They’re often called crack houses—even if, these days, the drug of choice for many is crystal meth. Nearly all the London, Ontario, crack-house residents I interviewed for this article are addicted to one substance or the other.
Canada’s housing safety net includes shelters and regulated group homes. But the addicts I met are personae non gratae at these facilities—typically because they refuse to stop using. For all their squalor, crack houses represent a last kick at the housing can, after which the only option is the bridge: sleep under it, or jump off it.
In Ontario, an addict’s monthly disability allowance usually is managed by a government trustee, who pays a caregiver up to $489 a month to deliver the necessities of life. Here in London, that caregiver is an eccentric middle-aged former addict named Keith Charles. On about $14 per person per day, he somehow manages to provide residents with three square meals, toiletries, and an endless supply of cigarettes, which he buys in massive plastic bags from a local First Nations reserve (name-brand smokes are reserved for special occasions).
Charles’s two units on Hilton Place (which were shut down in October, shortly after my visit) are straight out of Breaking Bad. Residents seem either manic or comatose, depending on the drug they’re using. Some sleep clutching their backpacks to protect what meagre possessions they haven’t pawned. The kitchens have been stripped of any metal or glass oddments that might help get drugs into a vein or lung. Joseph Couture, a local journalist who has been reporting on Charles and his crack houses for the last year, grabs my hand as it brushes against a couch. “Don’t touch,” he warns. “Everything is swarming with bedbugs.”
In the basement, we find a group of teenagers shooting up. It’s not clear who actually lives here and who’s just a pimp, dealer, or sex-trade worker. A lot of the users look underage. Because their stories are often contradictory, interviews prove difficult. (Addicts lie very casually; it’s part of the disease.)
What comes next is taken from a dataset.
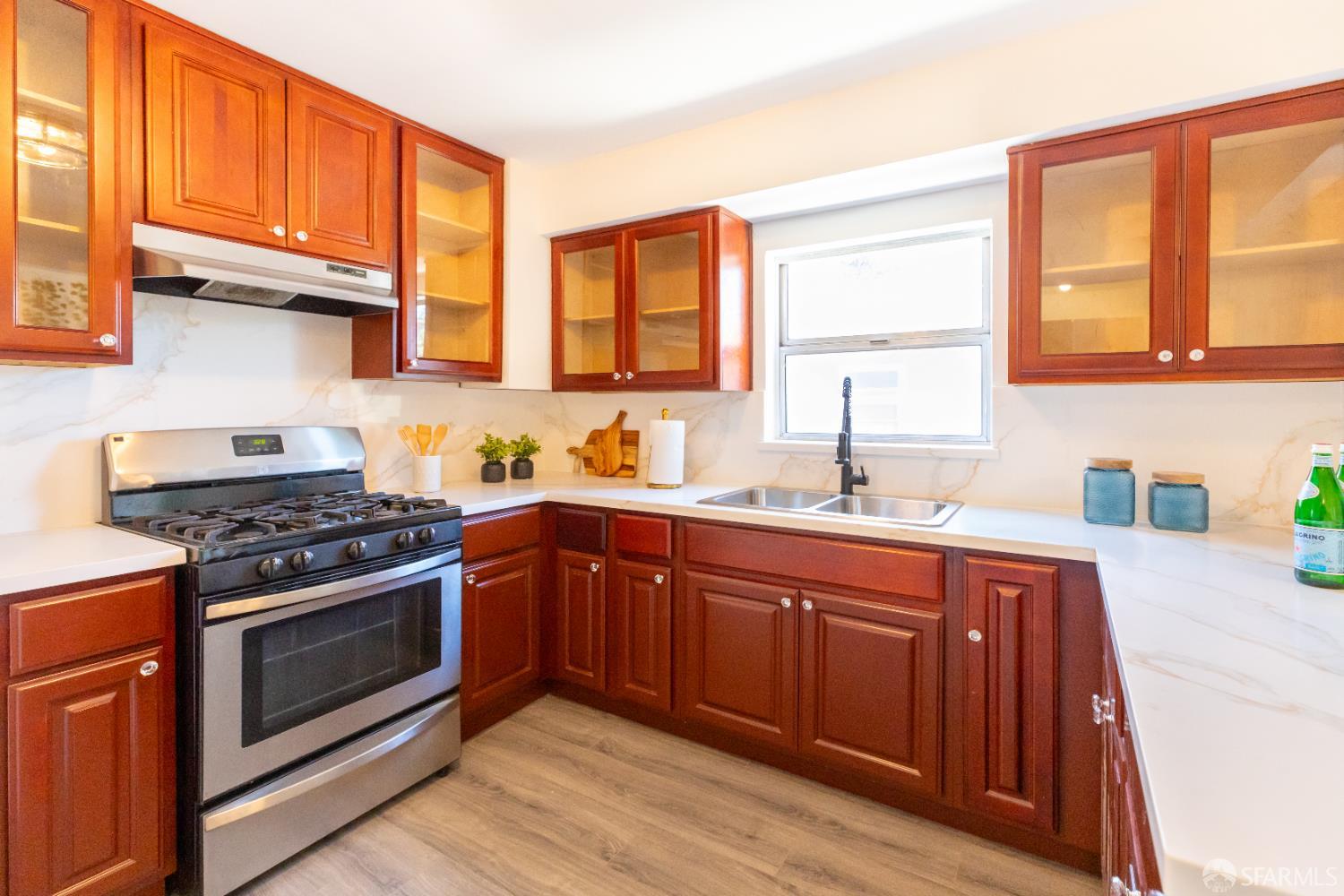 808 Fourth Street Rodeo, CA 94572 - Photo 16 of 70 a kitchen with stainless steel appliances wooden cabinets and a stove top oven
Charles runs homes on Clarke Road, too, but the vibe at these buildings is different. The men are older, and, for the most part, their habits are less destructive, and their relationships less volatile. In good weather, they sit around the backyard, gossiping and smoking. One old man, slumped in a lawn chair, is weeping inconsolably. His wife of two decades died in June; she was a Tylenol addict. “I have nothing—nothing!” the man says in a soft, childlike voice. He appears to have a developmental disorder. According to Couture, he is one of only a few people here who don’t use drugs.
In the basement, among piles of stolen and donated junk, I meet Bill, who’s been bouncing around southern Ontario since the mid-1990s. His dad was a violent alcoholic, and by age twelve, so was Bill. Since then, Bill has lived the universal crack-house backstory of abuse, homelessness, and mental illness. He is slightly more functional than most of his cohabitants, so Charles pays him $10 a day to do odd jobs. On this evening, he mopes around, waiting for his money. Then he goes to meet his dealer.
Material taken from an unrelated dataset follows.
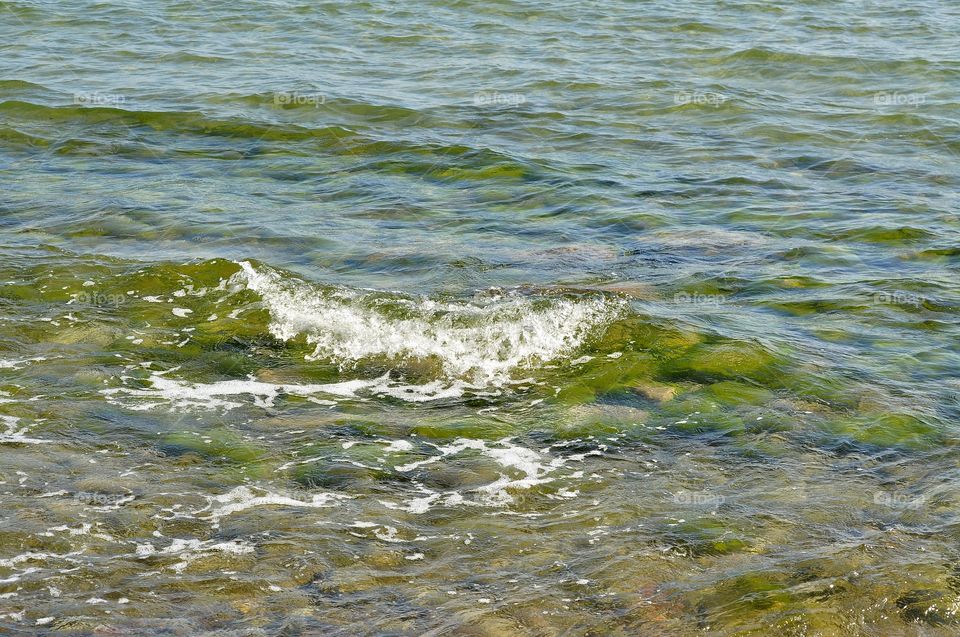 transparent waves on the Baltic sea in Poland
These are severely damaged people surrounded by other severely damaged people. Even if Bill were to summon the will needed to overcome his addiction, he would still wake up the next day surrounded by a dozen other men whose entire lives are spent in anticipation of their next hit. It’s not a recipe for moral strength.
Until recently, experts followed something called the “Continuum of Care” approach, by which homeless individuals are provided with permanent housing only after they’ve achieved sobriety. But thanks in part to research conducted by the Mental Health Commission of Canada, that is changing. As the MHCC’s four-year “At Home” research project has demonstrated, even mentally ill, drug-addicted homeless people can make strides when they are placed in so-called scattered-site housing and work closely with case managers, away from other addicts.
As for Keith Charles, he is a controversial figure in London: In 2014, a resident in one of his homes died in a fire, likely after falling asleep with a lit cigarette. In much of the sensationalistic coverage that followed, Charles was portrayed as a heartless crack-house profiteer. But how many Canadians would be willing to spend their lives bringing grilled chicken and toilet paper into drug dens? The business of helping these addicts is hard and unsentimental. As Couture has concluded from his extensive reporting, the only reason Charles took on this work was that no one else would.
That must change. The evidence seems clear that a government-funded, housing-first strategy offers the best hope for addicts such as these. In a civilized country, even the most damaged souls should have options that extend beyond a drug den and a bridge.
This appeared in the January/February 2016 issue.